Dès que tu passes, tout renaît : le bois frissonne,
L’eau murmure, le pré bourdonne,

Et sur chaque rameau mouvant
Qu’ont effleuré ton chant magique et tes paroles,
Mille corolles
Tremblent au vent.

Mais tu n’es plus l’enfant joyeuse aux fleurs pareille
Qui voltigeait comme l’abeille,
Ivre de miel et de parfums ;
Un dieu cruel t’a fait, malgré ton épouvante,
Régner vivante
Sur les défunts.

Dans l’ombre où s’éteindront nos soleils éphémères,
L’eau sombre et les graines amères
Ont calmé pour jamais ta faim ;
Tes yeux ont lu tous les secrets des tombes closes ;
De toutes choses,
Tu sais la fin.

Tu sais où nous conduit pas à pas notre voie,
Où s’en vont l’espoir et sa joie,
L’ivresse et l’orgueil du matin :
De tout ce qui palpite et vit, grandit ou germe,
Tu vois le terme
Et le destin.

Aussi des pleurs sont-ils mêlés à ton sourire,
Déesse du brumeux empire
Et des printemps tristes et beaux,
Qui, lasse d’assister à nos métamorphoses,
Répands des roses
Sur les tombeaux.

O Perséphone, notre amour qui chante et tremble,
Notre pauvre amour te ressemble ;
Il ne sourit plus qu’à moitié ;
Tout en semant de fleurs et de rêves sa route,
Il tremble, il doute,
Plein de pitié.

Il a subi jeune et joyeux la froide étreinte
Qui nous force, éperdus de crainte,
A sonder les secrets du sort ;
Aux bois chanteurs, au ciel paré d’astres sans nombre,
Il voit dans l’ombre
Planer la mort.


L’OMBRE DES OLIVIERS


Vos branches, oliviers, ont laissé sur mon cœur
Une ombre lumineuse, une clarté changeante ;
La voix de vos rameaux que chaque souffle argenté
L’a rempli pour jamais de joie et de langueur.

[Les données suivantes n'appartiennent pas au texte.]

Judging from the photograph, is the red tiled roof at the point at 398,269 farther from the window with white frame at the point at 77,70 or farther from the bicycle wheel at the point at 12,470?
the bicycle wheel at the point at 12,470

Vos feuilles frémissaient sur le front du vainqueur
Au stade d’Olympie, aux temples d’Agrigente,
Tandis que butinait l’abeille diligente,
Que les vierges dansaient aux chants rythmés du chœur.

Mais vous fûtes témoins du suprême mystère,
Arbres qui frissonniez au jardin solitaire !
Vous gardez la pâleur et les échos sacrés

D’une plainte sublime et d’une aube infinie,
Et je vous ai d’abord aimés et vénérés
Pour avoir contemplé la divine agonie.


VEGA.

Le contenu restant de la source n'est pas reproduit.